## Document section
★ ★ ★ ★
Clapp will be inducted into the Canadian Baseball Hall of Fame this summer and deservedly so, with an ongoing and decorated career in international baseball for his country. He is serving as Ernie Whitt’s third base coach for this year’s Classic. It's a relationship that goes back to the ‘90s, a decade Clapp bookended with huge successes with the national program. Clapp was a part of the 1991 Canadian national junior team that captured gold on home soil near the 100th meridian in Brandon, and in ‘99, he returned to Manitoba as a member of the Canadian team competing in the Pan American Games being held in Winnipeg.

1991 is the only time Canada has captured the now-named U-18 Baseball World Cup, and the championship was voted as the top moment in Baseball Canada’s 50-year history in 2014. The gold medal game was not televised, so you needed to be among the 5,000 (!) fans that packed the still-best amateur baseball diamond in the country to see the 5-2 win. (photo credit: SaskToday/Jason G. Antonio)
Clapp said the ‘99 Games became a “changing” moment for the national program. Whitt was managing Canada for the first time, and at stake were two spots in the upcoming Sydney Olympics, spots expected to go to the U.S. and Cuba. Clapp was having a good season in the Cardinals’ system at Triple-A Memphis and joined his fellow countrymen in a 16-4 win over Brazil in the new downtown ballpark by The Forks. The next afternoon, Canada faced the Americans in an 11-inning game that took over four hours to play because of that 11th inning.
Things had soured for Canada when Whitt walked to the mound to speak to his pitcher, Chad Ricketts, who just surrendered a home run to give the U.S. a 6-3 lead. Whitt had made a mound visit the previous inning Ricketts pitched, and the crack international umpiring crew ruled the Canadians had to make a pitching change for Whitt’s second-but-actually-first mound visit. A fuming Whitt was ejected and filed a protest that took over a half hour to go unresolved. When play resumed, catcher Andy Stewart stepped up to be the first Canadian hero. With two on and two outs, Stewart hit a game-tying home run and unraveled the Americans, who quickly loaded the bases with two walks and a hit batter. At the plate with a full count, Clapp poked a ball into shallow left, where a miscommunication allowed the Canadians to walk off in victory.
★ ★ ★ ★
## Information supplied
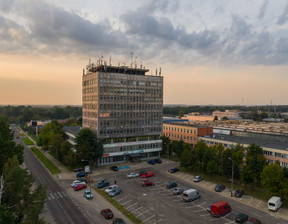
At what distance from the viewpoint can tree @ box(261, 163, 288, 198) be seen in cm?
4830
★ ★ ★ ★
## Problem set
1 – From the text about Clapp and Canadian baseball, list every city it names.
2 – Copy the passage in the text about Clapp and Canadian baseball from "1991 is the" to "SaskToday/Jason G. Antonio)".
Work only from the text about Clapp and Canadian baseball, and leave the material aside.

## Worked solutions
1 – Brandon, Winnipeg, Memphis, Sydney

2 –
1991 is the only time Canada has captured the now-named U-18 Baseball World Cup, and the championship was voted as the top moment in Baseball Canada’s 50-year history in 2014. The gold medal game was not televised, so you needed to be among the 5,000 (!) fans that packed the still-best amateur baseball diamond in the country to see the 5-2 win. (photo credit: SaskToday/Jason G. Antonio)